_QUOTED PASSAGE_
◇ ◇ ◇ ◇ ◇

Employers have dubbed the mass exodus as “The Great Resignation”, which is a result—at least in part—of the ongoing pandemic. Employers are finding it hard to recruit and retain their employees in 2021, and there are a number of reasons for it. To name a few: poor handling of health precautions, continuous staff shortages, employees realizing they need more from a job.
Here’s what different sources have to say about the Great Resignation of 2021.
The BBC summarizes their findings about the Great Resignation of 2021 by stating that a survey found that “41% of workers were considering quitting or changing professions this year”, and another study found that “38% of those surveyed planned to quit in the next six months to a year”. Additionally, the BBC noted that “in the US alone, April saw more than four million people quit their jobs” which was “the biggest spike on record”.
The BBC credits part of this great resignation as a simple shift in priorities, whether that means going after a dream job or transitioning to being a parent full-time. For many employees though, the decision was directly because of “the way their employer treated them during the pandemic”.

◇ ◇ ◇ ◇ ◇

_WHAT THE EXERCISE ASKS_
According to the Great Resignation text, how many people in the US quit their jobs in April?

◇ ◇ ◇ ◇ ◇

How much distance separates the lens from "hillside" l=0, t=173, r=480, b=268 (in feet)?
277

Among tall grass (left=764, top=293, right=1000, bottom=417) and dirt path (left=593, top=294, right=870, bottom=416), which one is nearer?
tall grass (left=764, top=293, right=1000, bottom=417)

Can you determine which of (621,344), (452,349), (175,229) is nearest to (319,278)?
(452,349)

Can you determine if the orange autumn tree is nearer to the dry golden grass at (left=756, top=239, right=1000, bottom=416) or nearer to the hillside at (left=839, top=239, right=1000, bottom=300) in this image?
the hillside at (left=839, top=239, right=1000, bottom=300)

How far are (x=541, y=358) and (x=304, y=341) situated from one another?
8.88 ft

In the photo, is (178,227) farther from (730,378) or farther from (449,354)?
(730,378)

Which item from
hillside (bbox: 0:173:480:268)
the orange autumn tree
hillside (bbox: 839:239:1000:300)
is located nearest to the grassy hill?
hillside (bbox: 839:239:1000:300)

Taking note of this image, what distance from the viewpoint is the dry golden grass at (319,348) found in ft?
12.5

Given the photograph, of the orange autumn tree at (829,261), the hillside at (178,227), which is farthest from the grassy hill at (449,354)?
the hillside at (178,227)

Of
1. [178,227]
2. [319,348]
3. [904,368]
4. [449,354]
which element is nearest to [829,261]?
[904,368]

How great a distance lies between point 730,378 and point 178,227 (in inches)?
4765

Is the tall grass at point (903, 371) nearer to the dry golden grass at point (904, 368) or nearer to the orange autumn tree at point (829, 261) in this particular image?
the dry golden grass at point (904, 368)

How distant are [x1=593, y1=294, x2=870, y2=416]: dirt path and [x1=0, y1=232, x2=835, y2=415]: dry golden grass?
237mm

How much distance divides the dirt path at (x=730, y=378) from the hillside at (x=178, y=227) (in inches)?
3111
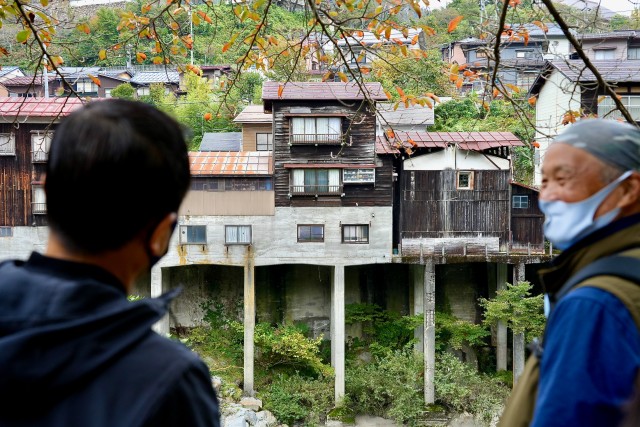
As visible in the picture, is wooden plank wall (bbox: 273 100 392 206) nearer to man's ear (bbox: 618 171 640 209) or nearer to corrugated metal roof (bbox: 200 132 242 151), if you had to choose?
corrugated metal roof (bbox: 200 132 242 151)

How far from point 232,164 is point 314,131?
7.58ft

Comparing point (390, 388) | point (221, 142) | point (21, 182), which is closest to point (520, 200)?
point (390, 388)

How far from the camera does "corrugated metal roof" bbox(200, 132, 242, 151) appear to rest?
2073cm

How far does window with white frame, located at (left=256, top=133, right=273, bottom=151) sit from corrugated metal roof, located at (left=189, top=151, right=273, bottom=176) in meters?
1.72

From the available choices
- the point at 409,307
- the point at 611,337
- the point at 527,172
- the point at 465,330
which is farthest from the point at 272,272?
the point at 611,337

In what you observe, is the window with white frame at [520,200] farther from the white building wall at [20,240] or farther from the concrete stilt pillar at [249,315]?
→ the white building wall at [20,240]

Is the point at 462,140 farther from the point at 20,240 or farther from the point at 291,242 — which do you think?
the point at 20,240

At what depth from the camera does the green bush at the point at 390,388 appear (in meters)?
15.8

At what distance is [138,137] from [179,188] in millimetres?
122

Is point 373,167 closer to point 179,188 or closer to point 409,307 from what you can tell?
point 409,307

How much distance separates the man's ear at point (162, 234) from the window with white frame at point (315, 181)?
1565 cm

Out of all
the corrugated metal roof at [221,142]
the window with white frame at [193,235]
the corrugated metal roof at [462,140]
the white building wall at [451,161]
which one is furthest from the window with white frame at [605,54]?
the window with white frame at [193,235]

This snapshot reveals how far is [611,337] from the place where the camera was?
1298 mm

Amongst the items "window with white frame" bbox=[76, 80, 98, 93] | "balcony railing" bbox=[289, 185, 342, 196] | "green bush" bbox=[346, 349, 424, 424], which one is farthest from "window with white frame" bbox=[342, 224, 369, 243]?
"window with white frame" bbox=[76, 80, 98, 93]
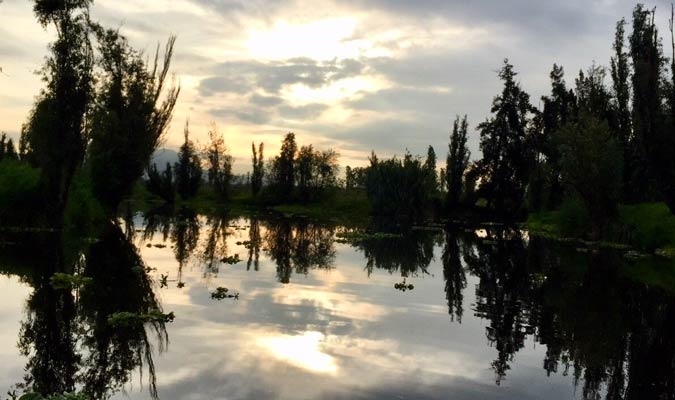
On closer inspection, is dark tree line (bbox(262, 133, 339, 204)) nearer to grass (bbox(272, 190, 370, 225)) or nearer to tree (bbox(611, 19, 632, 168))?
grass (bbox(272, 190, 370, 225))

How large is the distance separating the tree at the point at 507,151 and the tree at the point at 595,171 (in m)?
37.0

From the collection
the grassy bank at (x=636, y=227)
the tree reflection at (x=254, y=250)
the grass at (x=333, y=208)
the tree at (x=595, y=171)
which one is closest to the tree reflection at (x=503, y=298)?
the grassy bank at (x=636, y=227)

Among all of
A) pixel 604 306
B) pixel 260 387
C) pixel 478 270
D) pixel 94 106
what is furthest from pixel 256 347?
pixel 94 106

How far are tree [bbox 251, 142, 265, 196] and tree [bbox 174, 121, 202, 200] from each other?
1029 centimetres

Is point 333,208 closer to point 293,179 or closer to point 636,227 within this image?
point 293,179

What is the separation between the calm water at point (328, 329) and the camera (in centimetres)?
970

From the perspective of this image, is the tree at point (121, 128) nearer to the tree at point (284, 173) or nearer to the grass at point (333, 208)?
the grass at point (333, 208)

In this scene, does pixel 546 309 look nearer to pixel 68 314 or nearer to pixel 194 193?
pixel 68 314

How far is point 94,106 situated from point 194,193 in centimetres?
6649

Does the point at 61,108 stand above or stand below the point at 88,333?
above

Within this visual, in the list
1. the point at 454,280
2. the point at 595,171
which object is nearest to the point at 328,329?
the point at 454,280

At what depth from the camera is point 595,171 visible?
39.5 metres

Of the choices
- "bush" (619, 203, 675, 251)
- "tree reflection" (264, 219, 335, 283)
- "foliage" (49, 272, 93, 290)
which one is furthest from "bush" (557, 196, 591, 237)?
"foliage" (49, 272, 93, 290)

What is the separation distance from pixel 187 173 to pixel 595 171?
7414 centimetres
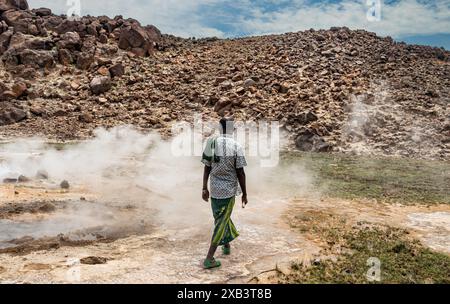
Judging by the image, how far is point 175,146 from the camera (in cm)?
1524

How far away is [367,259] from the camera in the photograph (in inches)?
193

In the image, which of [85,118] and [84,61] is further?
[84,61]

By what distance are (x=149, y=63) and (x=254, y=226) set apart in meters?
20.5

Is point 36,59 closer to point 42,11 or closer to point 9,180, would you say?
point 42,11

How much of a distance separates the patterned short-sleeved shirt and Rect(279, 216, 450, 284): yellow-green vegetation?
102 cm

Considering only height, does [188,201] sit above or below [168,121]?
below

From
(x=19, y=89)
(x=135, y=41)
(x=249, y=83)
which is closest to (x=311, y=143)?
(x=249, y=83)

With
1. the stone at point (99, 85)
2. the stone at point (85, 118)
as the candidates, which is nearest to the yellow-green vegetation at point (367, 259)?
the stone at point (85, 118)

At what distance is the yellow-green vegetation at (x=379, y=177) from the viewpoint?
8.77 meters

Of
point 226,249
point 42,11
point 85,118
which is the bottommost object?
point 226,249

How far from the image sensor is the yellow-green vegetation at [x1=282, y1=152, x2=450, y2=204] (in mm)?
8766

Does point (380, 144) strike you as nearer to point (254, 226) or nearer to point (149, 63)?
point (254, 226)

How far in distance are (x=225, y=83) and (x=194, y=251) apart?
17041 millimetres
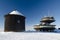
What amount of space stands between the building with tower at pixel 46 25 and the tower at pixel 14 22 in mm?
14107

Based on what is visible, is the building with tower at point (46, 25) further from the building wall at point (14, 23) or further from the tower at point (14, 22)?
the building wall at point (14, 23)

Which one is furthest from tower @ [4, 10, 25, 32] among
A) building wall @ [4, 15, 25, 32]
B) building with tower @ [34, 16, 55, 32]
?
building with tower @ [34, 16, 55, 32]

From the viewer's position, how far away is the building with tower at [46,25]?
41844mm

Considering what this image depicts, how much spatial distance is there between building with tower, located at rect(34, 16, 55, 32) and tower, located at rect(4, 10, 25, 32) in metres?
14.1

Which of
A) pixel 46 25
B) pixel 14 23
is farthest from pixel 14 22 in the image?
pixel 46 25

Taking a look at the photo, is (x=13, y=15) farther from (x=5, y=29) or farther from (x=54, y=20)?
(x=54, y=20)

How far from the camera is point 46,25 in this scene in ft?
138

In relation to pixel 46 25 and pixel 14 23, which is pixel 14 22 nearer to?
pixel 14 23

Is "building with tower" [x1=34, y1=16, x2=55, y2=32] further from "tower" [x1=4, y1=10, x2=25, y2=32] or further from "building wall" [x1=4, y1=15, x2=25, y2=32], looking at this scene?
"building wall" [x1=4, y1=15, x2=25, y2=32]

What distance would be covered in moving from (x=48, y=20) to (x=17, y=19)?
17.6 meters

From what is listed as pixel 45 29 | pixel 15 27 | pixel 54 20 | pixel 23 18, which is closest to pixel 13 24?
pixel 15 27

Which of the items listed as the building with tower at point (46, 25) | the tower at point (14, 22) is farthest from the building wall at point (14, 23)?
the building with tower at point (46, 25)

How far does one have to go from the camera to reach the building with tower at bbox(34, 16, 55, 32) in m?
→ 41.8

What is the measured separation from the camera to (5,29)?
2925cm
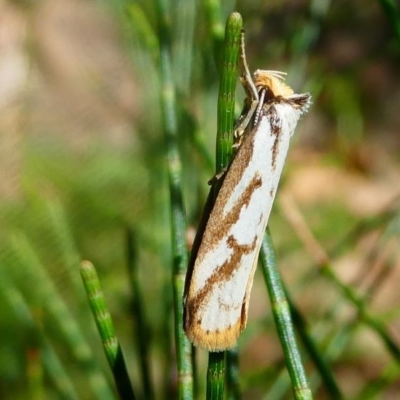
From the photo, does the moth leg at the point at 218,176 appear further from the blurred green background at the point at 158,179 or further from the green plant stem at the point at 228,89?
the blurred green background at the point at 158,179

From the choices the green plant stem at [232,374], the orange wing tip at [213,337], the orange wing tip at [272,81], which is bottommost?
the orange wing tip at [213,337]

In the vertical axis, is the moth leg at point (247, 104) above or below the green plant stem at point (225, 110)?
above

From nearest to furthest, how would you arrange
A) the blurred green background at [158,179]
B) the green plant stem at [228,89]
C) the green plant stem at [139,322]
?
the green plant stem at [228,89] → the green plant stem at [139,322] → the blurred green background at [158,179]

◇ ◇ ◇ ◇ ◇

_EXPECTED ANSWER_
More than four million people.